Arthur, I'm sort of new to the starters, but I think your photo series looks fine, nothing to necessarily indicate contamination. I've had mine going for about a month and a half now, and take them out of the fridge on weekends to make them happy.
I even mistreated them badly recently, not feeding them for close to two weeks. The hooch layer got really thick, and I took them out and fed them... But had to make room in the fridge and off the counter due to turkey day. So into the garage they went, ~38F at night for two days. Oh, they were pissy after that.
Really, a lot of it is intuitive, I've found. You just get a sense of how happy they are, and your nose is a great indicator of that happiness. I have the Camaldoli, the Ischia, and the French, and I was afraid there could be contamination between the various starters, and I'd wind up with three identical ones unwittingly. But my nose says otherwise. The French remains the mildest, the Camaldoli has almost a sweetness to it, and the Ischia is my workhorse.

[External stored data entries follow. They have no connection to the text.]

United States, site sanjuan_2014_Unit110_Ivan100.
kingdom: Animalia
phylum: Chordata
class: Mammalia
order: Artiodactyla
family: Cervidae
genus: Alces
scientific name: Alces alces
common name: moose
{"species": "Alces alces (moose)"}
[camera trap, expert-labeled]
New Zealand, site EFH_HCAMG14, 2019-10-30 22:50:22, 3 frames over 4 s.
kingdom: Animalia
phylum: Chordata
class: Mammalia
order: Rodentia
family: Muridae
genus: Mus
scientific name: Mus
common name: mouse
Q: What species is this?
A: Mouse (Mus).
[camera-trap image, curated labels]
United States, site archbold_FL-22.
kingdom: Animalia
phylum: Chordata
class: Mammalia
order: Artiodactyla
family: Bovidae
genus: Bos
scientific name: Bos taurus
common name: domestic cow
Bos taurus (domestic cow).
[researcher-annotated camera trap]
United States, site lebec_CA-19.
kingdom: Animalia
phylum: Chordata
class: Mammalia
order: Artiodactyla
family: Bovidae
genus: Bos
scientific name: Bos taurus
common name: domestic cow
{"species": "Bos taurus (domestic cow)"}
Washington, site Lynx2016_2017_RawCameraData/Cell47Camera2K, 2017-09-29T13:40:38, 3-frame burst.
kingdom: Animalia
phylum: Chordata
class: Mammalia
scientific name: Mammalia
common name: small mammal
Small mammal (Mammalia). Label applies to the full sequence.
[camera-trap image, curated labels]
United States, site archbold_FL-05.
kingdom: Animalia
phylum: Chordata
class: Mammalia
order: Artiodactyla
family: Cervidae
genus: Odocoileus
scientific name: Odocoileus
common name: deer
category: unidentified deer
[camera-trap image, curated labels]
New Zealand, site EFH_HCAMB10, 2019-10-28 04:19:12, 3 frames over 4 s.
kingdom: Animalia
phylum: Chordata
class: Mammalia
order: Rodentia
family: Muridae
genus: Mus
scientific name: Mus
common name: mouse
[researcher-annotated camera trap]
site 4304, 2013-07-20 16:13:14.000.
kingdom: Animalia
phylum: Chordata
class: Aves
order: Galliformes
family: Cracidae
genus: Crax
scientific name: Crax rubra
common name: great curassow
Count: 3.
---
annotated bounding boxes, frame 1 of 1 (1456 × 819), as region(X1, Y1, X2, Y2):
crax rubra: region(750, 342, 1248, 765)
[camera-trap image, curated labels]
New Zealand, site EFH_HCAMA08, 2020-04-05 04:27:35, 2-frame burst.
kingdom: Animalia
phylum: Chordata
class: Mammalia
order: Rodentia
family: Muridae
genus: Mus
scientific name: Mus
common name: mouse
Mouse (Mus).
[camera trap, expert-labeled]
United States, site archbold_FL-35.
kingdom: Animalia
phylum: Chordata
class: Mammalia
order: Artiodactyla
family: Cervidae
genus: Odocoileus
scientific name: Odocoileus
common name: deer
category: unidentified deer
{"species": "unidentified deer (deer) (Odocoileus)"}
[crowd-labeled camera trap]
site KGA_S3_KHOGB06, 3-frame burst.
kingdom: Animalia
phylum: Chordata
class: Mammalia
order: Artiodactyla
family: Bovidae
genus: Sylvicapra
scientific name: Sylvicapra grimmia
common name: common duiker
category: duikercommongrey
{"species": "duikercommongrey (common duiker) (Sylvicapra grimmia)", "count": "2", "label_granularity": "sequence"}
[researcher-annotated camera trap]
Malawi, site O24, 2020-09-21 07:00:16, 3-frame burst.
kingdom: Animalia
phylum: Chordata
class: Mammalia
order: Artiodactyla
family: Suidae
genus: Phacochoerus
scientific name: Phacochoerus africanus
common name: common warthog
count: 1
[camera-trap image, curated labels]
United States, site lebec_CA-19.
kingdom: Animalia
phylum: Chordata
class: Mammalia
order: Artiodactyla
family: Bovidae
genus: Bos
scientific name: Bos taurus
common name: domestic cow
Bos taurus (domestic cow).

I never made a proofing box, but found a seedling starter mat heats the starter well enough. When the starters are really grumpy, I'll get them back to happiness by literally sweetening the pot a bit, giving them about 1/2 - 1 t. honey, depending on how grouchy they are. After that, straight feedings. Just started proofing a pizza dough from the Ischia, and despite the abuse, by morning it was bubbling with zeal.
Just be patient, don't freak out, and allow yourself the insanity of anthropomorphizing them slightly, letting them seem to have personalities.